Dynamic properties of membrane proteins: reversible insertion into membrane vesicles of a colicin E1 channel-forming peptide.

Abstract

The binding of colicin E1 and its COOH-terminal channel-forming peptides to artificial membrane vesicles has an optimum at acidic pH values. The Mr 18,000 thermolytic peptide inserted into membrane vesicles at pH 4.0 has a limited accessibility to exogenous protease. It is converted by trypsin cleavage after Lys-381 and Lys-382 to a lower Mr 14,000 peptide. However, when the pH of a vesicle suspension to which peptide has been bound at pH 4.0 is shifted to 6.0, the accessibility to protease increased greatly.
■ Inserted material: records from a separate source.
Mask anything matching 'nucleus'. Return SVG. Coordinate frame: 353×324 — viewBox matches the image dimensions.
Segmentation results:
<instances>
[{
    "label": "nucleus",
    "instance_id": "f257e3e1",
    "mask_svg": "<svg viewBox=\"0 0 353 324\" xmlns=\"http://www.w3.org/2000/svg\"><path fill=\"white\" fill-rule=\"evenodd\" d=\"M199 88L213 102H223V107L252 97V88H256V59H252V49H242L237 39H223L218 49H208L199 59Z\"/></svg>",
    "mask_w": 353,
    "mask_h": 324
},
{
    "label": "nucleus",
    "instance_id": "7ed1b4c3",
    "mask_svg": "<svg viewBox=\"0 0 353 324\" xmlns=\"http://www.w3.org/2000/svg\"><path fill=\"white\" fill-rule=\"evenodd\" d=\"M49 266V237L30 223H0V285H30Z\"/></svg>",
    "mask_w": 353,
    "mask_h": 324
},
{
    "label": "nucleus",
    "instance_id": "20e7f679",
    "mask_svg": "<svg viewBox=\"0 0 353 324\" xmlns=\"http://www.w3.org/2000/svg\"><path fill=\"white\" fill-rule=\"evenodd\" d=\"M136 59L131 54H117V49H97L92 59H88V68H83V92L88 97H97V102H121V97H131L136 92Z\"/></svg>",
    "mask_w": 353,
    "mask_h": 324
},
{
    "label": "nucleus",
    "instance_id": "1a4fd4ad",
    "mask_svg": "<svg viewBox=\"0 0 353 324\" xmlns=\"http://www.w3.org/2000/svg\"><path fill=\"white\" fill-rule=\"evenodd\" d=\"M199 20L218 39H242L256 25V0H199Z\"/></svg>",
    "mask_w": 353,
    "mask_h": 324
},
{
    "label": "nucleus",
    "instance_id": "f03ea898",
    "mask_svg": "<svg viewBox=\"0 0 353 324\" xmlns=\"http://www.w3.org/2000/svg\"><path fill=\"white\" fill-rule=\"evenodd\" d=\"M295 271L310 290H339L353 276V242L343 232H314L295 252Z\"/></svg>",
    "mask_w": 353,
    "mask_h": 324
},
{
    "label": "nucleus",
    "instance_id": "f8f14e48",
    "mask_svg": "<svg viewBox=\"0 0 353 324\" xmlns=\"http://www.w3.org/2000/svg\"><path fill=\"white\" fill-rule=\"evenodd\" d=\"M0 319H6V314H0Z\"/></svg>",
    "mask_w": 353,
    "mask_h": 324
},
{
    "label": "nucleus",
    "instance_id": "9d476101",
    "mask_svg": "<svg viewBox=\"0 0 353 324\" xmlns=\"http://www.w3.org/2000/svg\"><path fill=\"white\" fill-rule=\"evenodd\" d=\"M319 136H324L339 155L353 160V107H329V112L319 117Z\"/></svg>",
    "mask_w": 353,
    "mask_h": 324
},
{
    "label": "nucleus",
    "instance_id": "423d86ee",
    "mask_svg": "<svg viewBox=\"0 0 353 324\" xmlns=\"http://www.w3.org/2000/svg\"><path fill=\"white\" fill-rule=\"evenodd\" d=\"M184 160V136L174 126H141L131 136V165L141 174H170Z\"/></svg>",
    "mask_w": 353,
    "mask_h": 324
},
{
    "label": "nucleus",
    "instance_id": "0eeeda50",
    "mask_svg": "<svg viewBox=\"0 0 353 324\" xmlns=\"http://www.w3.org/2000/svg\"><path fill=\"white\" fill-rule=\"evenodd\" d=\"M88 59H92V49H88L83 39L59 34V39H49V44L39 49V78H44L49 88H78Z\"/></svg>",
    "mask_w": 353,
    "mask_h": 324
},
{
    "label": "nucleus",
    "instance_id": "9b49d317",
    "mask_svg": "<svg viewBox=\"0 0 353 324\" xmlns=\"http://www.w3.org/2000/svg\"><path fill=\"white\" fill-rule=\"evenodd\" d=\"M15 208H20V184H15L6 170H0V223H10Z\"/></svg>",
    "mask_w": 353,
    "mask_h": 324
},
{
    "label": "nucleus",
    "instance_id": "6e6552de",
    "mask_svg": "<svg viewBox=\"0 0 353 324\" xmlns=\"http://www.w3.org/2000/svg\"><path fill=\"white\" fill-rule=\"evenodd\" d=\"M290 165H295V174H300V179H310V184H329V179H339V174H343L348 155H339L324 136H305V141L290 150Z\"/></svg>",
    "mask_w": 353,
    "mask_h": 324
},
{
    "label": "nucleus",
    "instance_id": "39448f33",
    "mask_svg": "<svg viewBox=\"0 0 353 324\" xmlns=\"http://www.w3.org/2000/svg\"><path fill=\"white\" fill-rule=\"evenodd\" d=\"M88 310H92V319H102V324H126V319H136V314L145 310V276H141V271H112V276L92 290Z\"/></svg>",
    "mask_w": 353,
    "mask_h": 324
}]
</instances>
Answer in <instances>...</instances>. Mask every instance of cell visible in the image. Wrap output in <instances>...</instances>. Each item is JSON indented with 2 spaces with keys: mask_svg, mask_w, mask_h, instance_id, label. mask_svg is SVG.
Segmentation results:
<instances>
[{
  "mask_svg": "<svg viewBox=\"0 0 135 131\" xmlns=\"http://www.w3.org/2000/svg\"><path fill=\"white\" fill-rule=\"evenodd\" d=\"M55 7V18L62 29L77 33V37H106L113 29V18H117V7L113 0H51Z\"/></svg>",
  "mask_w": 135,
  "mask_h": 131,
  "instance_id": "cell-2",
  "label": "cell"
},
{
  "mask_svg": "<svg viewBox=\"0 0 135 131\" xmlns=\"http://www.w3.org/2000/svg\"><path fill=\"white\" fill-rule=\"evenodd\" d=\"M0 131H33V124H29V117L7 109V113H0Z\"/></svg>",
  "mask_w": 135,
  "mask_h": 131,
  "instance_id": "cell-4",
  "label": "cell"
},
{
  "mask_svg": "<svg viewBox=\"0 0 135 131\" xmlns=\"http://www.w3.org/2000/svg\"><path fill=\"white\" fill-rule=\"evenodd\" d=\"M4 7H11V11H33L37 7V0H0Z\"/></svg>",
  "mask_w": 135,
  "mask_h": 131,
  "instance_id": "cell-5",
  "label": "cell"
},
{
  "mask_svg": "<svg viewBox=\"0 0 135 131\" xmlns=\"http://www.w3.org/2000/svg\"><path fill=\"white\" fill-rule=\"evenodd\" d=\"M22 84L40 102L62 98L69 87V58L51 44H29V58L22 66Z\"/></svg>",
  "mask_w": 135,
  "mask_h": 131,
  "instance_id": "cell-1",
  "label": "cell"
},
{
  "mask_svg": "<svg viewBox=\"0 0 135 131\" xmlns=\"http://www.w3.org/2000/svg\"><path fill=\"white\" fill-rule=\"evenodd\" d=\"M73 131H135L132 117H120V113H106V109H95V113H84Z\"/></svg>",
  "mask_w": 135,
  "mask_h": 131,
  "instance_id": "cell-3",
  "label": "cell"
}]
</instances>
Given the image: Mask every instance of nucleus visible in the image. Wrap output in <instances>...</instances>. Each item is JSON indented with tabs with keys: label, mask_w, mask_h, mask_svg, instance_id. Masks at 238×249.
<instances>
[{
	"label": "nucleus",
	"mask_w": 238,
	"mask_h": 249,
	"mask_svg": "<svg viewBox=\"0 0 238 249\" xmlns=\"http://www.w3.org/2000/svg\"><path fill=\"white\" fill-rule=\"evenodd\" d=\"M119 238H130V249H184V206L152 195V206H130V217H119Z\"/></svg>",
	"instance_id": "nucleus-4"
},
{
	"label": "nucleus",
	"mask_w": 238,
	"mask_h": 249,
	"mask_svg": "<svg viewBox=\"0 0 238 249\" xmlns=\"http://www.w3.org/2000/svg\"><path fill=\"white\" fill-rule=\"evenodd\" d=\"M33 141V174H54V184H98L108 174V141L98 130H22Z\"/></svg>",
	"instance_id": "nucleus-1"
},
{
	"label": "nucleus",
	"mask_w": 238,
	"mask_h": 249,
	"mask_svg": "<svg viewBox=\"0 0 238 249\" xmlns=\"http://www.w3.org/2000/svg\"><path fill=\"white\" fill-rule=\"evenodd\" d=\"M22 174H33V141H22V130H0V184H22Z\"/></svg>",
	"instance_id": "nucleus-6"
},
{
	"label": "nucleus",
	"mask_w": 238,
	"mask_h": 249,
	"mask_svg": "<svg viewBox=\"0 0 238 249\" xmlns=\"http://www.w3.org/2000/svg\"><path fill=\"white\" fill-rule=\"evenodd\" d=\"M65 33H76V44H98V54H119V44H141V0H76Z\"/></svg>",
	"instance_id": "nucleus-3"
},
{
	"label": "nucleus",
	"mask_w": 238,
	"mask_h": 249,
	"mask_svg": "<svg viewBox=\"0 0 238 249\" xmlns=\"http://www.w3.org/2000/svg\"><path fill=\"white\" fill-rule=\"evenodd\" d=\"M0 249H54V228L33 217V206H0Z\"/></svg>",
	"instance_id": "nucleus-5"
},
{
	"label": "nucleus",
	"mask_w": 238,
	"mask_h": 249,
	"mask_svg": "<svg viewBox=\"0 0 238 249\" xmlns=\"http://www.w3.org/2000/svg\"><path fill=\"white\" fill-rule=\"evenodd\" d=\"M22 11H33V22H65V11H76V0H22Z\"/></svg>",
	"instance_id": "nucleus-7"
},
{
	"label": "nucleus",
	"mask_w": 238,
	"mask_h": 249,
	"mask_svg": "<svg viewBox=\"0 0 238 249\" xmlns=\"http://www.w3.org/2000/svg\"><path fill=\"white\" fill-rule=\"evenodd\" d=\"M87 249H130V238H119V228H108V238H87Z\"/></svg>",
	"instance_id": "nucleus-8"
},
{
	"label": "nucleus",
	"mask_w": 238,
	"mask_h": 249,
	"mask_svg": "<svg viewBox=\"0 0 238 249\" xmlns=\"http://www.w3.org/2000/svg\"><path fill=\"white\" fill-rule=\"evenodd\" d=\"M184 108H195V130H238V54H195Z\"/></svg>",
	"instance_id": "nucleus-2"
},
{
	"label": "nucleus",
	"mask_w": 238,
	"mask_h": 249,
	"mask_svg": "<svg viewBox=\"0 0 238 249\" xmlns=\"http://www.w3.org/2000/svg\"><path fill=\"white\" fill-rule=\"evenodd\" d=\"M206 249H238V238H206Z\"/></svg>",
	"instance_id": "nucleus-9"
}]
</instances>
This was shown (i) by the large decrease in the amount of Mr 14,000 or Mr 18,000 peptide after the pH 4----6 shift and treatment with trypsin or Pronase, consistent with (ii) a previously observed decrease in membrane-bound radiolabeled peptide after protease treatment. (iii) When a photoactivable nitrene-generating phospholipid probe was used to label the colicin peptide inserted into the bilayer, the extent of labeling decreased by a factor of 3 when the pH was shifted from 4.0 to 6.5. (iv) Colicin peptide added to vesicles at pH 4.0 can "hop" to other vesicles if the pH and ionic strength of donor vesicles are successively increased. It is proposed that deprotonation of acidic residues in contact with the hydrophobic bilayer or the membrane surface destabilizes the inserted channel and causes it to be extruded from the membrane. The pH-dependent extrusion of the inserted colicin channel provides an example of dynamic properties of an intrinsic membrane protein.